Menurut Piter, karakteristik dan kinerja tiap BUMN berbeda. Begitu pun performa masing-masing BUMN dalam melunasi utang-utangnya. Ada BUMN yang terlilit hutang akibat kesalahan pengelolaan di masa lalu. Ada pula utang yang sifatnya mendukung kinerja BUMN terkait penugasan dari negara.
"Ini seperti yang terjadi di BUMN Karya," kata dia.
Piter menilai, langkah yang diambil masing-masing BUMN dalam melunasi utang berbeda-beda. Ini seperti yang dilakukan BUMN karya yang mana asetnya terlalu banyak. Sehingga penjualan aset dapat menjadi langkah efektif untuk menurunkan rasio utang BUMN karya tersebut.

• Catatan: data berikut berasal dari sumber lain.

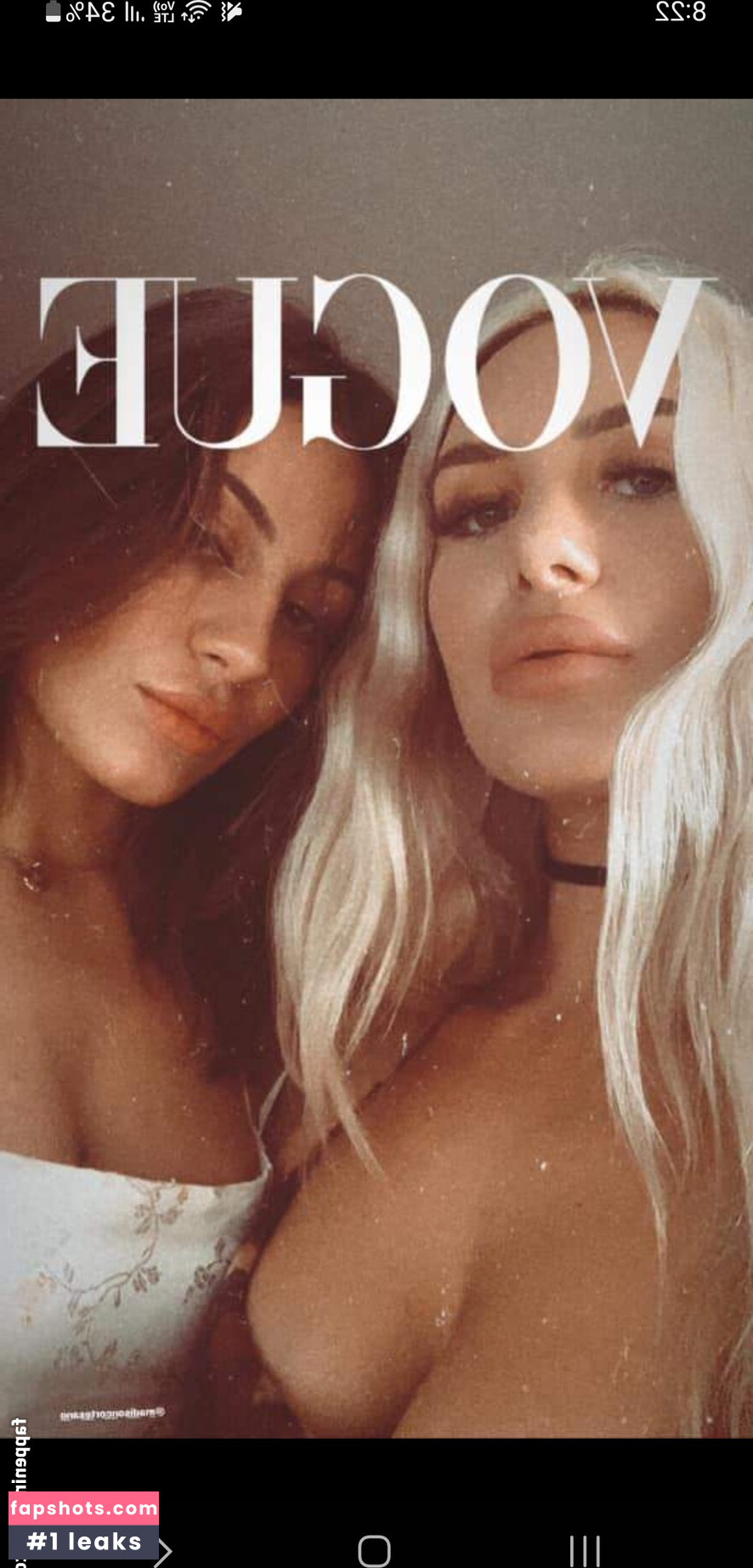 Madison Cortesano Nacktheit OnlyFans Fotos #11 - Fapshots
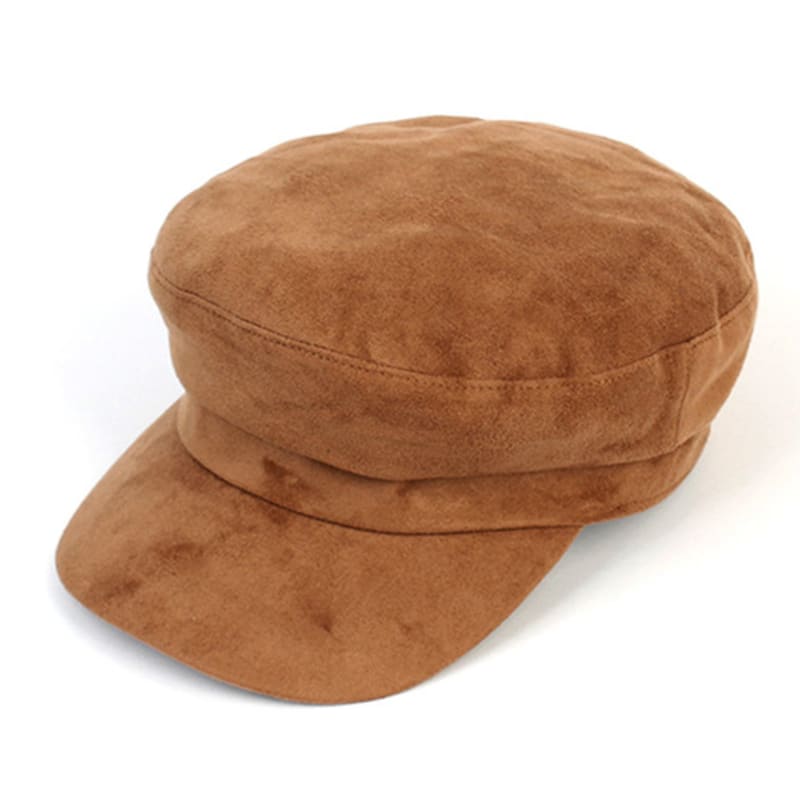Universal Chemistry Suede Beige Marine Cap Marine Cap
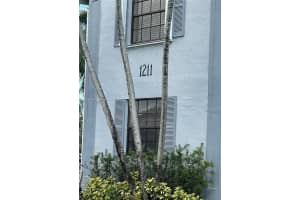 1211 S Independence Dr 1211g Homestead, FL 33034 - MLS#A11953315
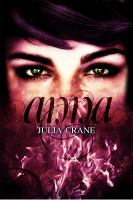 Anna : (Keegan's Chronicles Spin Off) cover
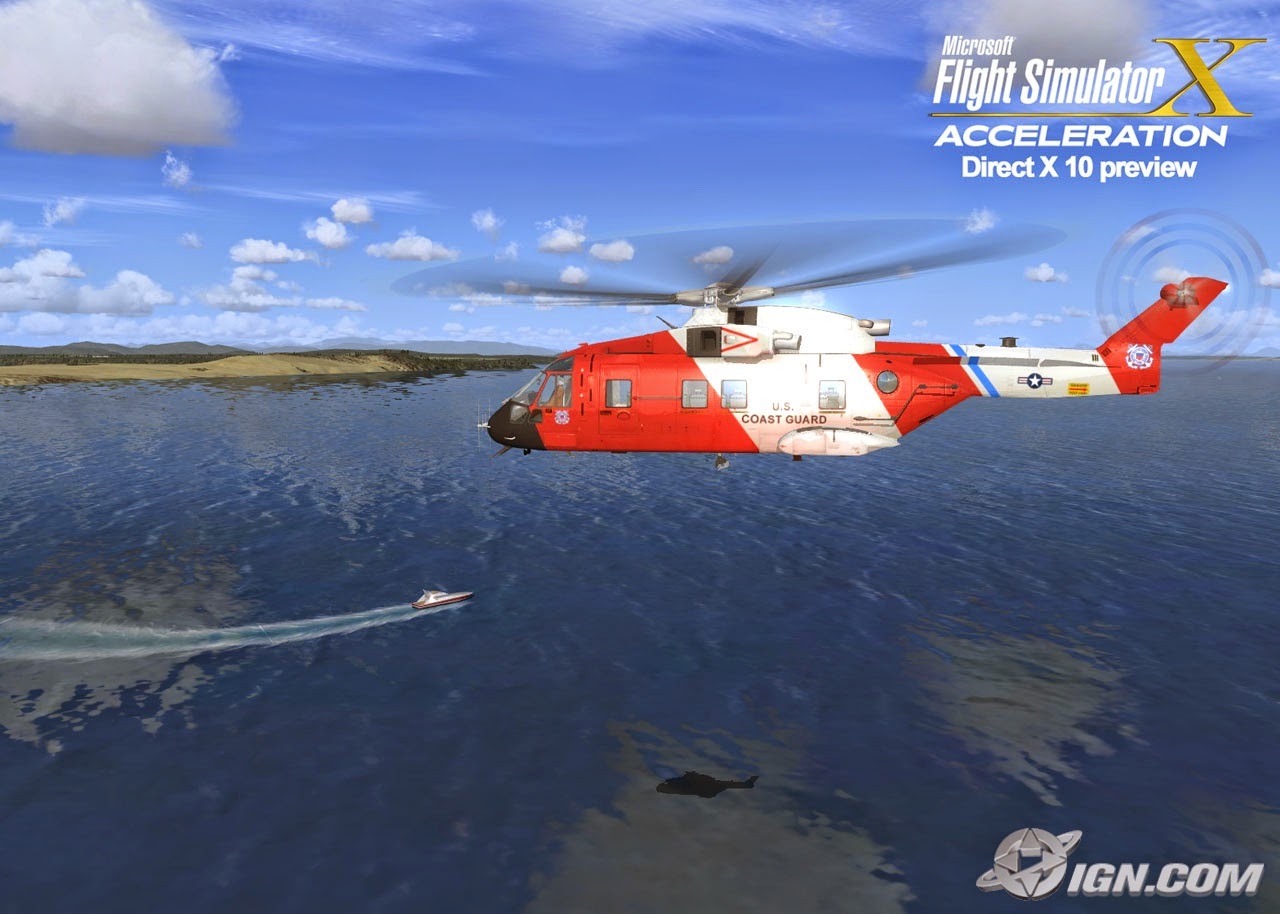 fsx acceleration download free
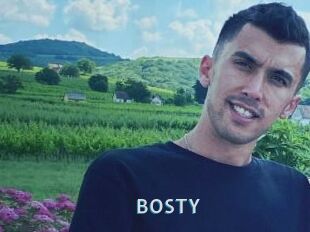 BOSTY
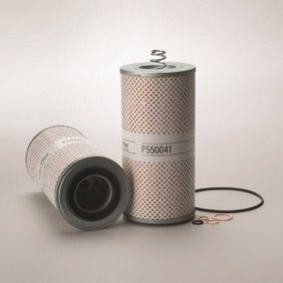 Comprar Filtro de aceite de DONALDSON P550041 a bajo precio de 19,89 €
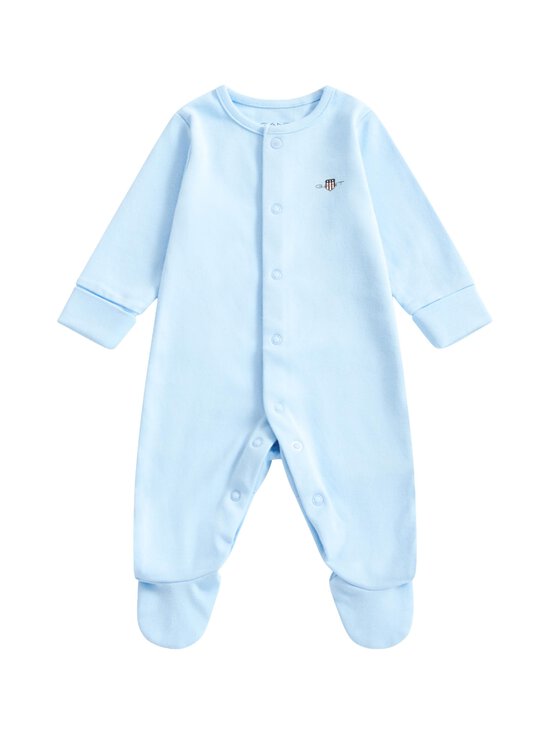 GANT - Shield Logo -potkupuku - 450 SKY BLUE | Stockmann - photo 1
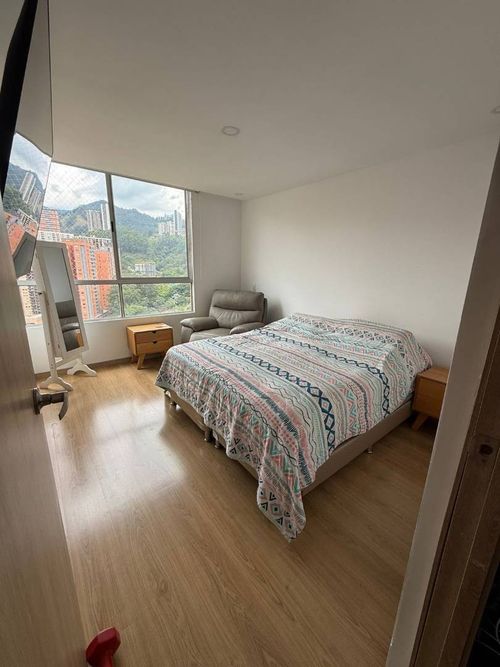 Apartamento de 3 alcobas en venta en El Trapiche, Sabaneta, 85 m² · foto 13 de 20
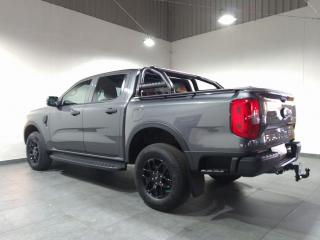 Ford Ranger 2.0 SiT double cab XL auto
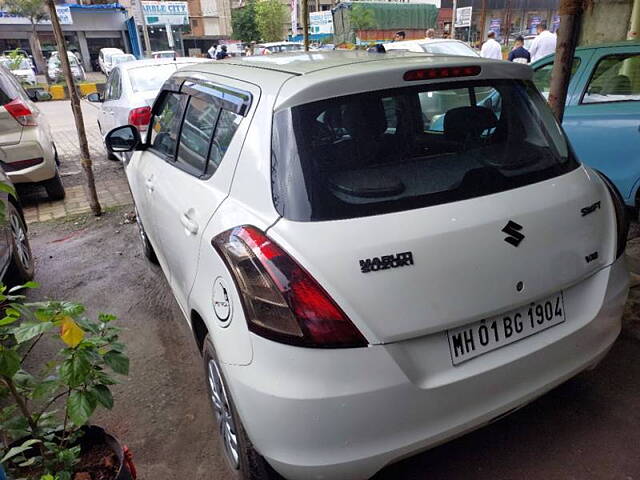 Used Maruti Suzuki Swift [2011-2014] VXi in Badlapur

"Untuk BUMN karya PR utama adalah cash flows. Mereka punya aset terlalu banyak. Beban utang terlalu sulit ditutup dengan pendapatan dari aset. Aset harus dikurangi untuk mendapatkan uang mengurangi utang. Ini agar cash flows lebih sehat," ungkap Piter.
Hal yang berbeda terjadi di Garuda Indonesia. Akibat kesalahan pengelolaan di era lalu, Garuda terlilit persoalan utang namun minus aset. Ini terjadi akibat kebijakan sewa pesawat yang tidak tepat dan transparan. Oleh karenanya langkah efektif adalah tambahan dana yang digunakan untuk restrukturisasi organisasi yang lebih efektif.
"Untuk Garuda, harus ada suntikan modal baru," kata Piter.